Active compounds in highest concentrations in basil EO were eugenol, linalool, estragole and methyl cinnamate, while active compounds in lavender were lavandulyl acetate, octacosane, and eugenol; black seeds characteristic by Limonene and 9, 12 Octadecadienoic acid active compounds. Eugenol active compound had repellent activity against Ixodes ricinus [55]. The estragole active compound had insecticide and pesticide activity against stored Vigna pest (Callosobruchus maculatus) [56]. Presences of estragole and t-anethole compounds in essential oil were an indicator for insecticide characters for this EO which had antimicrobial activity [57].
Eugenol is considered the important active compound in basil which had an effective effect against S. zeamais and T. castaneum, also had important fumigant activity with stored rice against the rice weevil [58]. The essential oils, especially basil and clove, can be used as an effective control agent for stored grain pests by fumigation. Active compounds in botanical EOs have some limitations such as low bioavailability, high volatility, and photodegradation that restrict their use on several occasions [59].

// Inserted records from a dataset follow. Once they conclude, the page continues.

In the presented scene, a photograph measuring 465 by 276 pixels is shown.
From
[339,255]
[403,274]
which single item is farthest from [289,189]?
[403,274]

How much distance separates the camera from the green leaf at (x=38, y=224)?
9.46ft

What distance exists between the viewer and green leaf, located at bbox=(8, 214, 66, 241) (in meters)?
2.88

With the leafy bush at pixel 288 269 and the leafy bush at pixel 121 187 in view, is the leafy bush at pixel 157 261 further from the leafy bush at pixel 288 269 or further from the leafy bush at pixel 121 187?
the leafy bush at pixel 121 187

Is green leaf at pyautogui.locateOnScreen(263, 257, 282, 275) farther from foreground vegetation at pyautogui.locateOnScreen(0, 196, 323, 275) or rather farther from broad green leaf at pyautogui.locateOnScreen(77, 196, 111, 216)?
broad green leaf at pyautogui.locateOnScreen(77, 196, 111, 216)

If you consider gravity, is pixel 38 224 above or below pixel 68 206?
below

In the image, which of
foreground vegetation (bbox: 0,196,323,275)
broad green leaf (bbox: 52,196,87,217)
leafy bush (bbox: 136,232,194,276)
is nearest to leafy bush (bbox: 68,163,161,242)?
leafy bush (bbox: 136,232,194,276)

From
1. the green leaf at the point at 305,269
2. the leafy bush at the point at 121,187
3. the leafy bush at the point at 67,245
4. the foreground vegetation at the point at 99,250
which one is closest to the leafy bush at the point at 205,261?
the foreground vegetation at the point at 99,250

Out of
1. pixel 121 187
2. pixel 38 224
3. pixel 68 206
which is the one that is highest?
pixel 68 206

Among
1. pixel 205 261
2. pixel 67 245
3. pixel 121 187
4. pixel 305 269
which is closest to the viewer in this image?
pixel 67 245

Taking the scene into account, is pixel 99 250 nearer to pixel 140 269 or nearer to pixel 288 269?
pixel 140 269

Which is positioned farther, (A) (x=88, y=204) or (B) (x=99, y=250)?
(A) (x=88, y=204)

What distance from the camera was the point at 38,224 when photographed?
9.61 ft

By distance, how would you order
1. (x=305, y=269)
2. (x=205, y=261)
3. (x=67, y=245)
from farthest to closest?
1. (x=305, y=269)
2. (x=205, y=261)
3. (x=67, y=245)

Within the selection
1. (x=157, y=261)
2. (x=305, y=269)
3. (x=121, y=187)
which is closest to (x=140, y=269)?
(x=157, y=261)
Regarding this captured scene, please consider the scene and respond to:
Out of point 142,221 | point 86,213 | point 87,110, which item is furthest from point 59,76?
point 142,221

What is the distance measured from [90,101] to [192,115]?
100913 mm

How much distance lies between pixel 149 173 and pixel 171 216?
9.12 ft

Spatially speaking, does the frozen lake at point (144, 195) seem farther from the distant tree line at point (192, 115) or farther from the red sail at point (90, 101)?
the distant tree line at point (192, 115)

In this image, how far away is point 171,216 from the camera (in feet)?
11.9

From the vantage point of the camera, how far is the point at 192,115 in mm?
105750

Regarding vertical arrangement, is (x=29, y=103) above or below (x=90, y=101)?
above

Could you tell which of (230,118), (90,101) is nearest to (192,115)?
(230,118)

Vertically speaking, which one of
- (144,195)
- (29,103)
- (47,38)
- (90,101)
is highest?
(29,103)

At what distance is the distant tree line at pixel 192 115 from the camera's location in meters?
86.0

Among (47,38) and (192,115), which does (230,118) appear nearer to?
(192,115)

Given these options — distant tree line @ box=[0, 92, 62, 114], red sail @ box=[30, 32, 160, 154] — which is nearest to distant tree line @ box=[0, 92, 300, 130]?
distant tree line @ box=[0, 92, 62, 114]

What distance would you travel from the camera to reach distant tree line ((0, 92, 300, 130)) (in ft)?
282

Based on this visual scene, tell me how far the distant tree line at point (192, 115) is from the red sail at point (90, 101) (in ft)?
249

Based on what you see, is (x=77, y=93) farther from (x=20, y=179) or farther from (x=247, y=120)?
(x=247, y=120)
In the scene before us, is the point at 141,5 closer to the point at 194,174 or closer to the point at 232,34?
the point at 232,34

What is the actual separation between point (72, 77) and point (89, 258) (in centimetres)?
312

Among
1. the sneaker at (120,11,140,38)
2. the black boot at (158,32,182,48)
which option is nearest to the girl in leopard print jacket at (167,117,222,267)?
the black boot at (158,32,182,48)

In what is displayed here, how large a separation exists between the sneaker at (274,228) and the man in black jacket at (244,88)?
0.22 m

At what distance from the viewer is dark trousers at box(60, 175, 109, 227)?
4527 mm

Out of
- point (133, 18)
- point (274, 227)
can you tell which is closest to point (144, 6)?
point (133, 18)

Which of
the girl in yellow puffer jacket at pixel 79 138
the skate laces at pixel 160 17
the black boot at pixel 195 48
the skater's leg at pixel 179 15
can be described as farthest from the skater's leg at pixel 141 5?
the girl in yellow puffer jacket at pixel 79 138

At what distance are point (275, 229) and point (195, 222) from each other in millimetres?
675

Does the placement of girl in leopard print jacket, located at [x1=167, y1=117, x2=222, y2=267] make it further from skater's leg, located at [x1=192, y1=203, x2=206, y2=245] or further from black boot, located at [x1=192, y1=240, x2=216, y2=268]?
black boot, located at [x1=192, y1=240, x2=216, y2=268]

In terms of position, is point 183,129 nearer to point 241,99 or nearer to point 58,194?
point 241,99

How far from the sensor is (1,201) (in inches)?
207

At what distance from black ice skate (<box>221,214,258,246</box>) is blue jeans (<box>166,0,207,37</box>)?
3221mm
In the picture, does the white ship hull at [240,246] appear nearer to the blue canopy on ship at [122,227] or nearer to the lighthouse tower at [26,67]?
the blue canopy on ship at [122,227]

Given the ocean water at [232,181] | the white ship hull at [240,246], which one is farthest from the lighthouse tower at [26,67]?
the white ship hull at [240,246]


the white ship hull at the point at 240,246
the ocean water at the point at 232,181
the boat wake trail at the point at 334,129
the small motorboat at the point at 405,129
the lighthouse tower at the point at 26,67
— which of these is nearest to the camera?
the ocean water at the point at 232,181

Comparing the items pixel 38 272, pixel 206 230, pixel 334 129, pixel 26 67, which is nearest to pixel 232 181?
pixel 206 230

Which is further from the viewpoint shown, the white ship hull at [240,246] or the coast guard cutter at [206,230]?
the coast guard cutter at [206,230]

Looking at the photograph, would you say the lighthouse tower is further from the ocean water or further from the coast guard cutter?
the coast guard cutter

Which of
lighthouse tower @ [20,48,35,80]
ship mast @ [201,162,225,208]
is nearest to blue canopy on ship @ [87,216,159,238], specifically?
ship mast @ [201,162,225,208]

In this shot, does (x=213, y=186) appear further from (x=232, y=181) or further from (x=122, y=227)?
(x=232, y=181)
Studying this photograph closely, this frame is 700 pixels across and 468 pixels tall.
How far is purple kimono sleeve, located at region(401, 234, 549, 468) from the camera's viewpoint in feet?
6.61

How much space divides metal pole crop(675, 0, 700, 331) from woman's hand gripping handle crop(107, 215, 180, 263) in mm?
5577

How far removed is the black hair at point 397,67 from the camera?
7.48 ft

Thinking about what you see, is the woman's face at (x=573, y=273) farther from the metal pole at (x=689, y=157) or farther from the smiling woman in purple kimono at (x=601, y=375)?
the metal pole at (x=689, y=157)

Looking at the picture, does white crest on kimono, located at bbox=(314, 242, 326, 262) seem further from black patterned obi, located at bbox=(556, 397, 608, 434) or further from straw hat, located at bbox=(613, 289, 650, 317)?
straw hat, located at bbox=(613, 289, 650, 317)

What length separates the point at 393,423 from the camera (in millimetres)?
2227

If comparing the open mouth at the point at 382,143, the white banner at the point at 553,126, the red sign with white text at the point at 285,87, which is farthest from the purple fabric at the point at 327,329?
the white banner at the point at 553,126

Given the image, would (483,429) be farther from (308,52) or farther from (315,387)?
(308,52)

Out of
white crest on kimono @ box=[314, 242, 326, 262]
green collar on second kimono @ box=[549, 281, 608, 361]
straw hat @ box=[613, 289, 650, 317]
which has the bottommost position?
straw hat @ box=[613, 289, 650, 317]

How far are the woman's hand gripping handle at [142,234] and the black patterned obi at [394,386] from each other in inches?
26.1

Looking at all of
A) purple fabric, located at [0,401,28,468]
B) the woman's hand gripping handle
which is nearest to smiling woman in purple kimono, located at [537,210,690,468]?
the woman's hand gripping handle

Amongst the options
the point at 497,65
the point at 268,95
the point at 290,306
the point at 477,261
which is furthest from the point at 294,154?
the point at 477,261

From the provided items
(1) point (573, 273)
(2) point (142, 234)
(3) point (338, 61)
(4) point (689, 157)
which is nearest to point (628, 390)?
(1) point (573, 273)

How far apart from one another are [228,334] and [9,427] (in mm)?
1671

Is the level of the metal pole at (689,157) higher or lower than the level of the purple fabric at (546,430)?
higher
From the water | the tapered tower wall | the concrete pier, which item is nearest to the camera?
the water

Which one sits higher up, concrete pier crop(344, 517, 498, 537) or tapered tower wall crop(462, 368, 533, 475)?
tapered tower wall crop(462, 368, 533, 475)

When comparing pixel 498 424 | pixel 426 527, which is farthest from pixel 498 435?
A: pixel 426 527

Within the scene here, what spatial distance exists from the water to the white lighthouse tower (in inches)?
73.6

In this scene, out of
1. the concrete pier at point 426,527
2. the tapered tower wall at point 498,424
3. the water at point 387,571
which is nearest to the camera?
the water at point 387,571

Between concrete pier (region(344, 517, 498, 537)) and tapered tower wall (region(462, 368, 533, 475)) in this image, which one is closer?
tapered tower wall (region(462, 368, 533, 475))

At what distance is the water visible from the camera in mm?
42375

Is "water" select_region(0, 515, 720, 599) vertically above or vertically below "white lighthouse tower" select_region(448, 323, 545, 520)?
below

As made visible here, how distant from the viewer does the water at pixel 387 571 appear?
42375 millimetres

Previous reports are available on the fumigation activity related to various concentrations of plant EOs against pest insects S. zeamais [60] while the fumigant effect of investigated EOs in S. zeamais was enhanced by increasing the dose or exposure time of EOs, or different pest insects used [61,62]. The highest fumigant efficiency of clove and thyme EOs reported by [63], showed a 100% mortality of S. oryzae. Additionally, the results of [64] indicated that the EOs of clove caused 100% mortality similar to our result for basil and lavender Eos.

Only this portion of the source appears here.